Give the lines again exactly, from the one holding "Looking at the" to the last line of the listing below, both ends included and nothing added.

(Data listing)
┏━━
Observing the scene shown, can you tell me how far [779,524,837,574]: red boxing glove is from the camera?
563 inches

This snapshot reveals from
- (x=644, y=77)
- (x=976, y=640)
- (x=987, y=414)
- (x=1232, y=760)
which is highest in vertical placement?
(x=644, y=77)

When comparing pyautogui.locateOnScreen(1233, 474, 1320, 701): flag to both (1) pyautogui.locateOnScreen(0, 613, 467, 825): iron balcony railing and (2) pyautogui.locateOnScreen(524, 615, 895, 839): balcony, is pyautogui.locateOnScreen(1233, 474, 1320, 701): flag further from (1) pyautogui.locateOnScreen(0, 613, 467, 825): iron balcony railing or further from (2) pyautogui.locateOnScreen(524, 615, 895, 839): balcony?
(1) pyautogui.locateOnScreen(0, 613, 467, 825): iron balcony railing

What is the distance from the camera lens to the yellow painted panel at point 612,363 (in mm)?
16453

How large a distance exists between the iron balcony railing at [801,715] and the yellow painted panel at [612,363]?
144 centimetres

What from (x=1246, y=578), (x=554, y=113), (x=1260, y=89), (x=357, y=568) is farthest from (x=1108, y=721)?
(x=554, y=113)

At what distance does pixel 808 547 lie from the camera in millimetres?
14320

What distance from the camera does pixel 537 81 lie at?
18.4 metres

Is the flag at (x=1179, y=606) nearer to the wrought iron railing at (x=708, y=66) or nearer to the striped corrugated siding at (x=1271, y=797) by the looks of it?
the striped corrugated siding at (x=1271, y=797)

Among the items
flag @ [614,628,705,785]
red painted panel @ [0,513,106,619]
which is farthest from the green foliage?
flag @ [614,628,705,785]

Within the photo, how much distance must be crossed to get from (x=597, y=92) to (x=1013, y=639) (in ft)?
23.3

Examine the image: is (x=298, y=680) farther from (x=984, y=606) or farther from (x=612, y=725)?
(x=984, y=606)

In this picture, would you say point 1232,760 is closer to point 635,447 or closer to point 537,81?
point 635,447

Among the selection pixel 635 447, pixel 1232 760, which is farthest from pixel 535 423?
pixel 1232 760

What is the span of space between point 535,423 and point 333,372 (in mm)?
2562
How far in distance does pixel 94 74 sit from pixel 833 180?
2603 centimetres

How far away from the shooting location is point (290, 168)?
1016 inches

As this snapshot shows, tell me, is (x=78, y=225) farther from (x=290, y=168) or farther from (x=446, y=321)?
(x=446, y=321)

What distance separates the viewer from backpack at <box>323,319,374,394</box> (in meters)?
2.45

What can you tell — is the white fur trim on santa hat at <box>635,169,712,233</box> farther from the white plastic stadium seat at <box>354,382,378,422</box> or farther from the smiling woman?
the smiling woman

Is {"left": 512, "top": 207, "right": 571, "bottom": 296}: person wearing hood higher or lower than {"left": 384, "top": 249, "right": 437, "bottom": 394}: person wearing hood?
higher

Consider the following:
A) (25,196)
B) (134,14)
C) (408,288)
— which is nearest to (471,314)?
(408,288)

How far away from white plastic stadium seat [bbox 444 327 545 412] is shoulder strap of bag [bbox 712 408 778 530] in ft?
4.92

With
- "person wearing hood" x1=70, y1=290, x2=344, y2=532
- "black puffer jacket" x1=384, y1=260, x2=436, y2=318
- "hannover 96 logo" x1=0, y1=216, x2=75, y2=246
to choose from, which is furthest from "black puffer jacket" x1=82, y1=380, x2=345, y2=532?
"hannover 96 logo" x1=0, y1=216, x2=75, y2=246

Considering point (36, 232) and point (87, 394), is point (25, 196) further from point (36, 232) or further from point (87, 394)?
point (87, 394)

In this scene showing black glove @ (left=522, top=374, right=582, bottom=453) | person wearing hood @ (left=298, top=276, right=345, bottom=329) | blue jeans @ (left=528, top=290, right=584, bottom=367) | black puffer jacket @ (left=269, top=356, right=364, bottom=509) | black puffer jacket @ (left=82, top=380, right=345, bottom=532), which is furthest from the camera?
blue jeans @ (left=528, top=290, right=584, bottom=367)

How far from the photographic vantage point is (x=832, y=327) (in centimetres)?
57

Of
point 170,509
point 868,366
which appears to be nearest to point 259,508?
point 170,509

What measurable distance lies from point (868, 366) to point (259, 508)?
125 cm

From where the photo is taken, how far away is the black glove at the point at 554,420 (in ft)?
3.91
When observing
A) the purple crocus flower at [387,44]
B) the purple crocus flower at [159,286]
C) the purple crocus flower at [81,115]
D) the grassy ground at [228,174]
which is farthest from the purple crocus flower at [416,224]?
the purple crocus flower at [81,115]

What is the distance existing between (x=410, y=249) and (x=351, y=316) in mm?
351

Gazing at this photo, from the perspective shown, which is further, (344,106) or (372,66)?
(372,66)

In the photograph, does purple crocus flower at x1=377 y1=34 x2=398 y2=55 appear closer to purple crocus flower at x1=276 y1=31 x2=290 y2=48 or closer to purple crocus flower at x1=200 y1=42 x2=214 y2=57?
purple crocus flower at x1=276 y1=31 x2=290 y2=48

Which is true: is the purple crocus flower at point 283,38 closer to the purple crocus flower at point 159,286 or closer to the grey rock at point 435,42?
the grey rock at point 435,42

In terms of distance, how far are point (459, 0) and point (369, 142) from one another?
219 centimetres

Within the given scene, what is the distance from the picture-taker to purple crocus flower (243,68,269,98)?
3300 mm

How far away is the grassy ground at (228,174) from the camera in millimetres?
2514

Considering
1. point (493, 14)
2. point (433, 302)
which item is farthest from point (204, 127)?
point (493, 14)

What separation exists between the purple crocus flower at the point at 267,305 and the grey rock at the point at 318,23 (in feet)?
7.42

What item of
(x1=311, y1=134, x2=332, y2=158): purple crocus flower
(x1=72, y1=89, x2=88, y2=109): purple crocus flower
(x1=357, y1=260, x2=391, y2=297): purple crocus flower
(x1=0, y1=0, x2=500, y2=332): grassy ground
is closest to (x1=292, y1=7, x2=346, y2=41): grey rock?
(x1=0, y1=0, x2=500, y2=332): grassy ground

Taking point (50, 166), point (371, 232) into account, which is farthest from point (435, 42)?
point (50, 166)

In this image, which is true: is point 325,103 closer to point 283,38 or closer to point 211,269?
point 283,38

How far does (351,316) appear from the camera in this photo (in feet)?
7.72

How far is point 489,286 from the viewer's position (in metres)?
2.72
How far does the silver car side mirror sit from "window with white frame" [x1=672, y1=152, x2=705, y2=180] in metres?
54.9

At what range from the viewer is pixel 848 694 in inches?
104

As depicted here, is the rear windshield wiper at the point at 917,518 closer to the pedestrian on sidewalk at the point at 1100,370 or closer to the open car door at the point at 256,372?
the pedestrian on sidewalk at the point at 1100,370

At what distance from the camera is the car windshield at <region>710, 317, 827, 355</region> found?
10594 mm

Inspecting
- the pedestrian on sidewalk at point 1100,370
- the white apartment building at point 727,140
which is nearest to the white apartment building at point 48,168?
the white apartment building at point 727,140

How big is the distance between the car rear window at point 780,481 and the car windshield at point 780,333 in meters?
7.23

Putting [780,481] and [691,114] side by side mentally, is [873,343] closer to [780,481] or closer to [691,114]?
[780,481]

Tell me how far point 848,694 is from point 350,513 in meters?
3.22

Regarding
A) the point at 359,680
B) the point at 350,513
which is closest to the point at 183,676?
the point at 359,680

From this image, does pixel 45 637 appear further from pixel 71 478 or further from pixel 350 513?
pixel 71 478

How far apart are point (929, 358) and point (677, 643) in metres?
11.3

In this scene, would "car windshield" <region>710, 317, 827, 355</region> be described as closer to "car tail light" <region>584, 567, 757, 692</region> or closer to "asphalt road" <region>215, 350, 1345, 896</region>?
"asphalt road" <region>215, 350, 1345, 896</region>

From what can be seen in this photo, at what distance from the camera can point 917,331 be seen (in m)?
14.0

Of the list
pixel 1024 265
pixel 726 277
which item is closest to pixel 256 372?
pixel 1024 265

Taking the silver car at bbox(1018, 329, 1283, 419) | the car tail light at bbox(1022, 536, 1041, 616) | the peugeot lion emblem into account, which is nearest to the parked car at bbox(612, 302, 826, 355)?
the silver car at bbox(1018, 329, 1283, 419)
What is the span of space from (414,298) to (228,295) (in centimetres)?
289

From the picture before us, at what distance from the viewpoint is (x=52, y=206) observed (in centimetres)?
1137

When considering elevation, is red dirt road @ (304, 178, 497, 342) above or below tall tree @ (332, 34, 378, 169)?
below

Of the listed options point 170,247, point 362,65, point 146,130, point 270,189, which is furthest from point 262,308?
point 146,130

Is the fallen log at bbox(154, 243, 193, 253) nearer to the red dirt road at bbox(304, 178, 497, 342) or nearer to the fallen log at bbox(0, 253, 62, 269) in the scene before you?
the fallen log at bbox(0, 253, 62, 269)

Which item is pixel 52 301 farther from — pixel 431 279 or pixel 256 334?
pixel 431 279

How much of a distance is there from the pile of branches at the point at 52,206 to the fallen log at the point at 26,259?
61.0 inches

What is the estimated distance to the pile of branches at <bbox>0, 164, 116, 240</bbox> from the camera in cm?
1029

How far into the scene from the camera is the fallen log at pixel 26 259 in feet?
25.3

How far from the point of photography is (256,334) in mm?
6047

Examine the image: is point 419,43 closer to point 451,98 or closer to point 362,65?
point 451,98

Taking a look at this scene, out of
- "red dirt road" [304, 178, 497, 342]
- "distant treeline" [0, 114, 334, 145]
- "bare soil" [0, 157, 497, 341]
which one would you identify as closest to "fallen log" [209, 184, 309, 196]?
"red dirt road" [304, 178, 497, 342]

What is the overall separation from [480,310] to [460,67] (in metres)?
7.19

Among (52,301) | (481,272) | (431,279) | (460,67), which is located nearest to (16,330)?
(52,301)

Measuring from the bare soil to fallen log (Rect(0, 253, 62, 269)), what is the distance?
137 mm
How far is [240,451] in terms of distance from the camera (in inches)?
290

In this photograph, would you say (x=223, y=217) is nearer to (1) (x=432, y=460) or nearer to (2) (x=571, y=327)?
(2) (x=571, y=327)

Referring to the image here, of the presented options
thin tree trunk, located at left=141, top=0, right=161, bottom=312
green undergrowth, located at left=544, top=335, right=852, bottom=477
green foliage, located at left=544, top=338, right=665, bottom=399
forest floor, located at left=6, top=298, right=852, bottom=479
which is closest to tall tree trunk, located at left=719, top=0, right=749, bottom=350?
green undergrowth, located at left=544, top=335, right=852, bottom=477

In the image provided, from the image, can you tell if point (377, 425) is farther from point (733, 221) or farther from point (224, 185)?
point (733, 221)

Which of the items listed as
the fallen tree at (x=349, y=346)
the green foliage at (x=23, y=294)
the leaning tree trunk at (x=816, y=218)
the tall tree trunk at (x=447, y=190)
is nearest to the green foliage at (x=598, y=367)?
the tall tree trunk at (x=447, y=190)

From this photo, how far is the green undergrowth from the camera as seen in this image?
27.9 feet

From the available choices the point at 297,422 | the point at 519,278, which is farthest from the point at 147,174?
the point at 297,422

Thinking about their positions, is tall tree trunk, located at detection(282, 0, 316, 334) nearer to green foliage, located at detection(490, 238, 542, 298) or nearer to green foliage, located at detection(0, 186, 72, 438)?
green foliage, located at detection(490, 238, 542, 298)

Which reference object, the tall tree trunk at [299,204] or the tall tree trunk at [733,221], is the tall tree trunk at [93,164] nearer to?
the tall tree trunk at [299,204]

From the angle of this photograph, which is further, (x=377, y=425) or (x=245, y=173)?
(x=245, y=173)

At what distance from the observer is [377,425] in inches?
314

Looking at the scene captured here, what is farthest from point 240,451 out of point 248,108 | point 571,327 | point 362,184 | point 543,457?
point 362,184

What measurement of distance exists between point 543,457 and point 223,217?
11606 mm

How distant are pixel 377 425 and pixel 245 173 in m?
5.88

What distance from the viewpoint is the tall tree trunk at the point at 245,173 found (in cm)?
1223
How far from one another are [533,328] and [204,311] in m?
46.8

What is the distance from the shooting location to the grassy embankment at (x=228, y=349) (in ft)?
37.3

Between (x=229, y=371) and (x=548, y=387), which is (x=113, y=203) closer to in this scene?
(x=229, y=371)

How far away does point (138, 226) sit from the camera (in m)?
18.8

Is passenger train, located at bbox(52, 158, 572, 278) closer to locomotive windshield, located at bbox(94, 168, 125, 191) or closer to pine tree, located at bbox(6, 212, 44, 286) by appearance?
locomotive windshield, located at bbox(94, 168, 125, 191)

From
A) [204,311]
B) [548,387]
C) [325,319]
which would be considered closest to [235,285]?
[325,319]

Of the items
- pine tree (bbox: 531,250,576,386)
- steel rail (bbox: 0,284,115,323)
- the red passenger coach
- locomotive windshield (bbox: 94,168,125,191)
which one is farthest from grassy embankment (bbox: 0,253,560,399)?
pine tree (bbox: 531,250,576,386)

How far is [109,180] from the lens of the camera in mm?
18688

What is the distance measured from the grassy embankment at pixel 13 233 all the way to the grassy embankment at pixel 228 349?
┗━━
Result of the task:
Looking at the scene captured here, what is farthest from point 240,451 out of point 248,108 | point 571,327 | point 362,184 | point 543,457?
point 362,184

What measurement of distance exists between point 543,457 and point 223,217?
11606 mm

How distant are pixel 377 425 and pixel 245 173 in m?
5.88

What distance from the viewpoint is the tall tree trunk at the point at 245,173 found (in cm)?
1223
How far from one another are [533,328] and [204,311] in m?
46.8

What is the distance from the shooting location to the grassy embankment at (x=228, y=349) (in ft)?
37.3

Between (x=229, y=371) and (x=548, y=387), which is (x=113, y=203) closer to in this scene?
(x=229, y=371)

How far away does point (138, 226) sit from the camera (in m)?
18.8

Is passenger train, located at bbox(52, 158, 572, 278) closer to locomotive windshield, located at bbox(94, 168, 125, 191) or closer to pine tree, located at bbox(6, 212, 44, 286) by appearance?
locomotive windshield, located at bbox(94, 168, 125, 191)

From
A) [204,311]
B) [548,387]
C) [325,319]
which would be considered closest to [235,285]?
[325,319]

Of the items
- pine tree (bbox: 531,250,576,386)
- steel rail (bbox: 0,284,115,323)
- the red passenger coach
- locomotive windshield (bbox: 94,168,125,191)
which one is farthest from grassy embankment (bbox: 0,253,560,399)?
pine tree (bbox: 531,250,576,386)

How far is [109,180] from the lens of the camera in mm?
18688

What is the distance measured from the grassy embankment at pixel 13 233 all the way to the grassy embankment at pixel 228 349?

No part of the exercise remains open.